Delete a directory, crash the system
Da Rock
freebsd-fs at herveybayaustralia.com.au
Wed Mar 25 09:25:07 UTC 2015
On 03/25/15 14:25, Benjamin Kaduk wrote:
> On Tue, 24 Mar 2015, Da Rock wrote:
>
>> On 03/25/15 00:16, Benjamin Kaduk wrote:
>>> On Mon, 23 Mar 2015, Da Rock wrote:
>>>
>>>> Unfortunately, fsck isn't helping - foreground or otherwise. All it shows
>>>> on
>>>> every single fs is inode 4 recovery which doesn't sound quite right. And
>>> Have you posted the exact output in a previous message (could you send a
>>> link)?
>> Not precisely, but the message is just a flash and there is no copying of it.
>> Anyway, inode 4 is the .sujournal file as expected; this means there is an
>> issue with the softupdates. Could this be narrowing it down (the OP to this
>> was also in this age of enlightenment, SU came in with 8.x didn't it?)?
> Ah, SU+J could be quite relevant.
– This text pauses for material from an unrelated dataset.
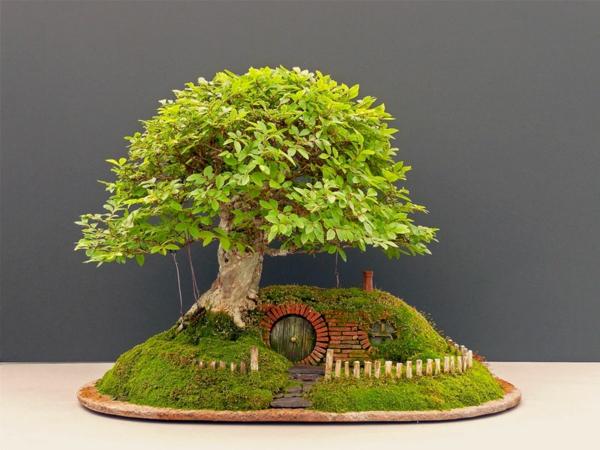 arbre banzai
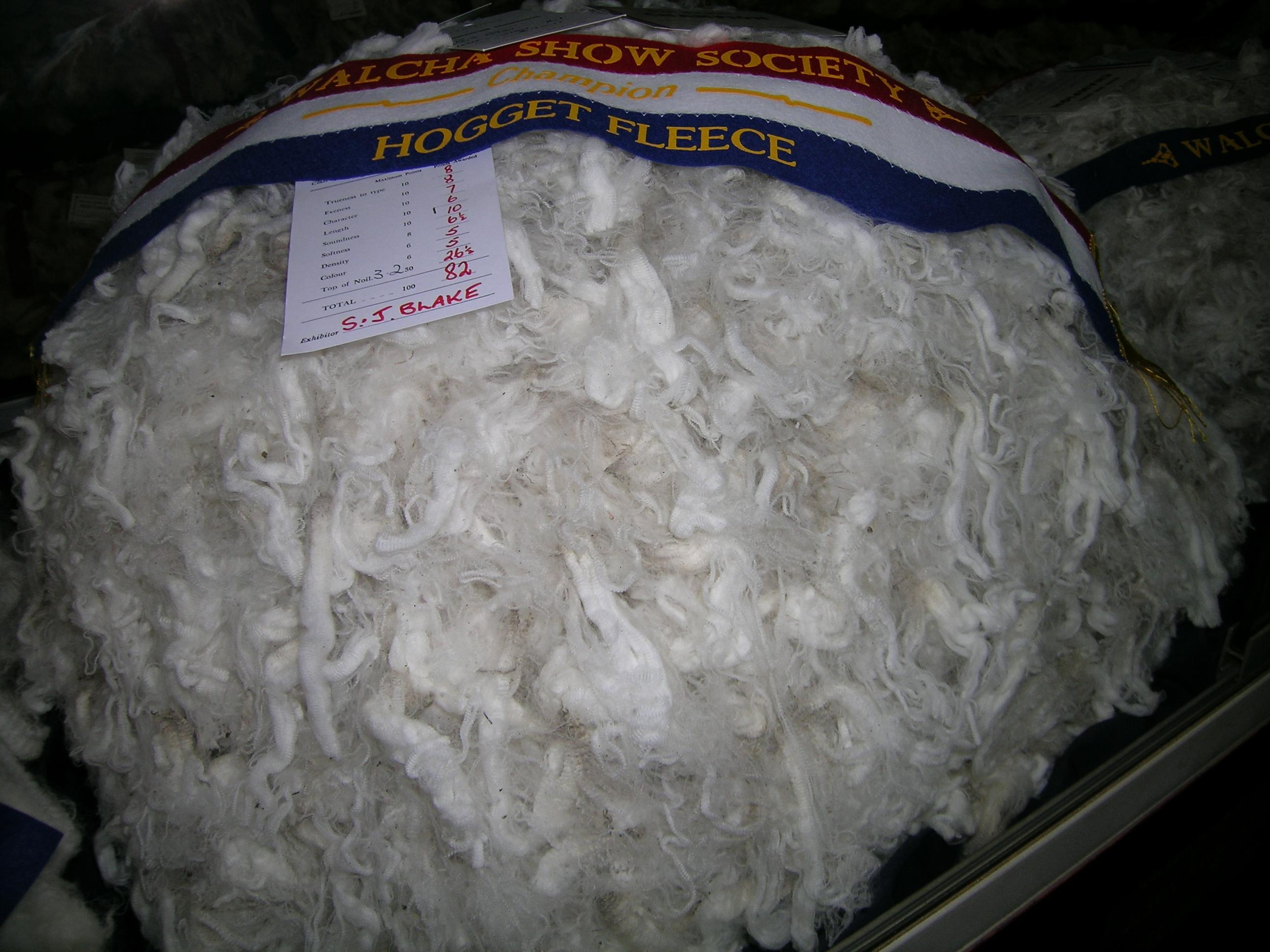 Champion hogget fleece, Walcha Show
Soft-update journalling was enabled by
> default for a period of time, but I believe it was disabled because there
> were some scenarios where it was destabilizing. CC-ing Kirk to improve on
> my lousy memory.
Hmmm... not sure about that. This was set by a fresh install at the time
and I haven't fiddled with that - I have set trim though (I think). To
verify, I just checked my fresh 10.1 and it has the same settings, so I
don't think they're disabled yet...
>
> Do you remember what version was used to install the system in question
> (i.e., create the filesystem in question)?
Version of what exactly? Do you mean the OS or the utilities for
filesystem ops? The filesystem was originally setup at install (I start
with a clean system when I install freebsd - exceptions happen of
course, but thats the rule. Makes it easier... they are just
workstations after all) so I wouldn't remember or discover exactly what
utils were used. Install was using bsdinstall as per FBSD10 disk.
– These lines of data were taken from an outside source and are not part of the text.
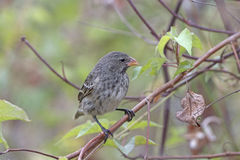 Female Galapagos Ground Finch Royalty Free Stock Photos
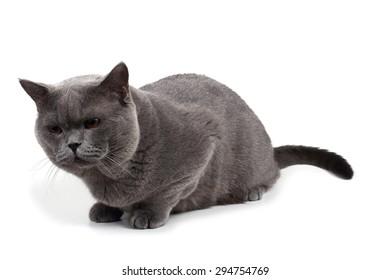 Curious British cat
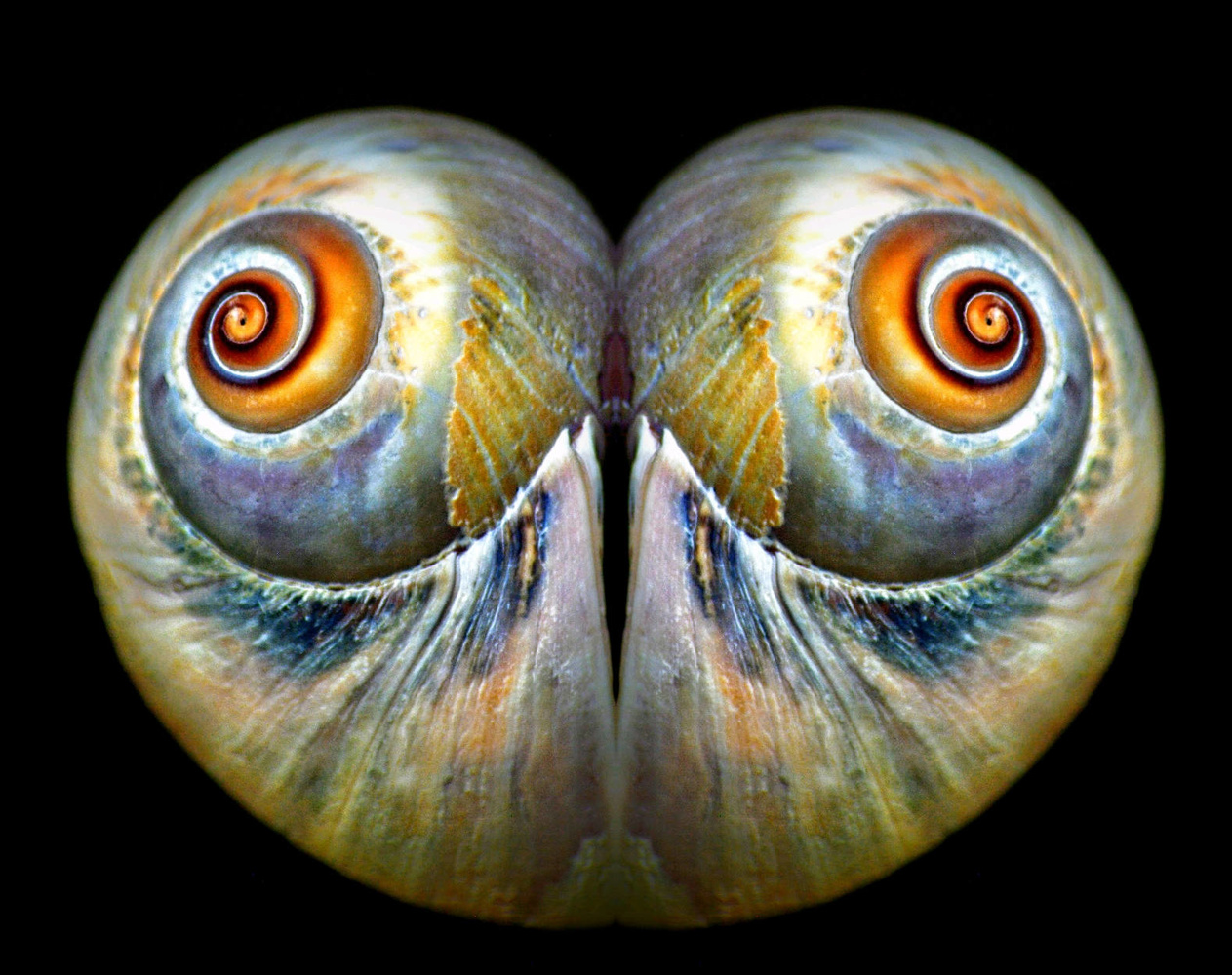 Owl Eyes Abstract by Ruth Carll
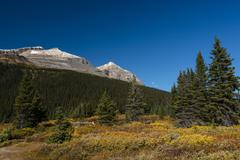 Stock Photo of Trail on glacial lake Bow Lake Banff National Park Canadian Rockies Alberta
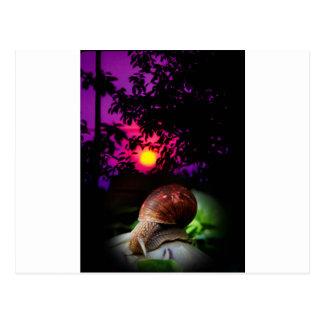 slow sunset postcard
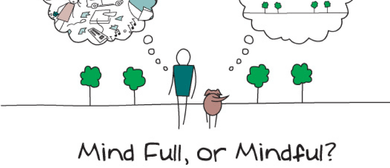 Four Week Mindfulness Course - Introduction to Mindfulness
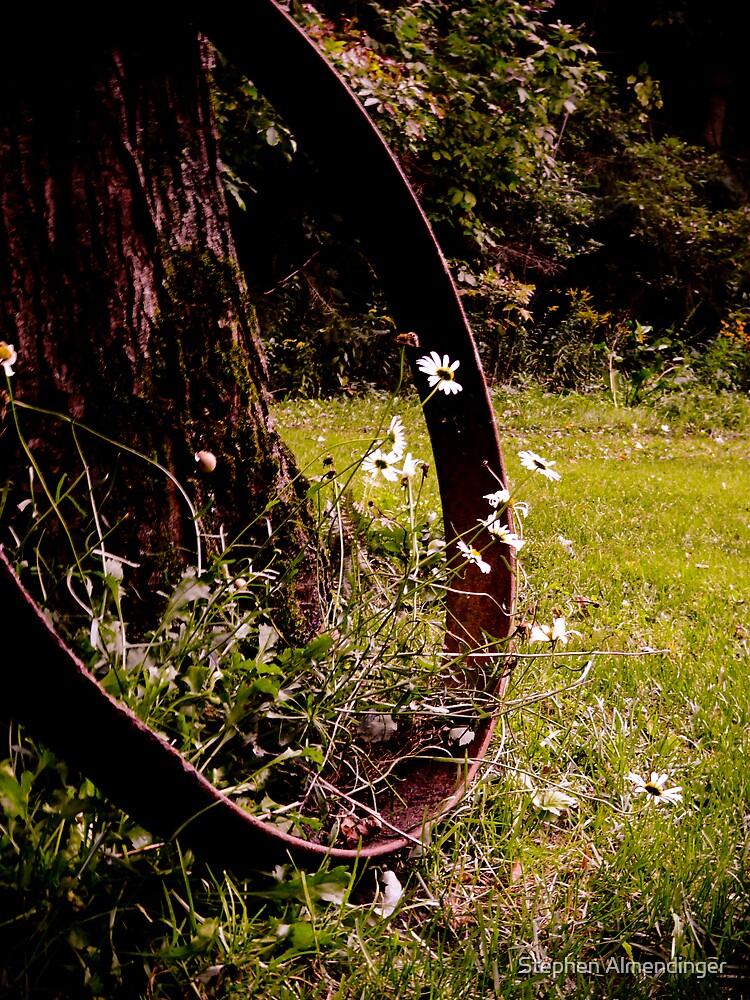 Old Wheel by Stephen Almendinger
> Please show the output of
> 'tunefs -p <filesystem>'
root:
tunefs: POSIX.1e ACLs: (-a) disabled
tunefs: NFSv4 ACLs: (-N) disabled
tunefs: MAC multilabel: (-l) disabled
tunefs: soft updates: (-n) enabled
tunefs: soft update journaling: (-j) enabled
tunefs: gjournal: (-J) disabled
tunefs: trim: (-t) enabled
tunefs: maximum blocks per file in a cylinder group: (-e) 4096
tunefs: average file size: (-f) 16384
tunefs: average number of files in a directory: (-s) 64
tunefs: minimum percentage of free space: (-m) 8%
tunefs: space to hold for metadata blocks: (-k) 5240
tunefs: optimization preference: (-o) time
tunefs: volume label: (-L)
All the others are about the same - variations mainly in space variables
due to size.
>
>>>> again, it is only showing during updates to ports being built. I'm
>>> Er, what is only showing up? The panics?
>>> Surely you are not only running fsck while building ports...
>> Yes, the panics.
>>
>> Sorry, I thought that was obvious seeing as the alternative is impossible :)
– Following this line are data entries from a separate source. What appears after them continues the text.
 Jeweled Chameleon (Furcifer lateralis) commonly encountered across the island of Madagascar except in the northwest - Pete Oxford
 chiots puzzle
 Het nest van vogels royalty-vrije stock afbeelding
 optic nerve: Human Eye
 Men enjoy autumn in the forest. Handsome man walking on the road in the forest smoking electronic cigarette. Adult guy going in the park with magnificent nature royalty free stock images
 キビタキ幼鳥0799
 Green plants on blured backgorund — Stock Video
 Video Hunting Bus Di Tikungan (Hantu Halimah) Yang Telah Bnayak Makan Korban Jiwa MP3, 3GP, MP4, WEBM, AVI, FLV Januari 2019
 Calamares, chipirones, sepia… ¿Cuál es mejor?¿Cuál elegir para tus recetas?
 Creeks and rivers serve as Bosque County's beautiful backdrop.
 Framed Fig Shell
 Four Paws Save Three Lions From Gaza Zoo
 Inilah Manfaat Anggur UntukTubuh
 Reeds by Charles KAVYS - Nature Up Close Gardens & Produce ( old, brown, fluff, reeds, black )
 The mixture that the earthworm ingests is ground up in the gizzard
>>>> investigating further, but it may be just a corrupt file in pkg system.
>>>>
>>>> Incidentally, I'm not suggesting an absolute fix for the issue as such,
>>>> but a
>>>> better means of handling it rather than crashing the system. The posts on
>>>> this
>>> Understood. But, there will always be some types of error which are truly
>>> unrecoverable, and there is no real option other than to panic. (Which is
>>> not to say that your situation is necessarily one of them.)
>> That I get, and given this may be an issue with SU it may well be warranted.
>> What can we do to narrow this down, as obviously one cannot be sitting
>> watching exactly what happens for the hours required while building ports.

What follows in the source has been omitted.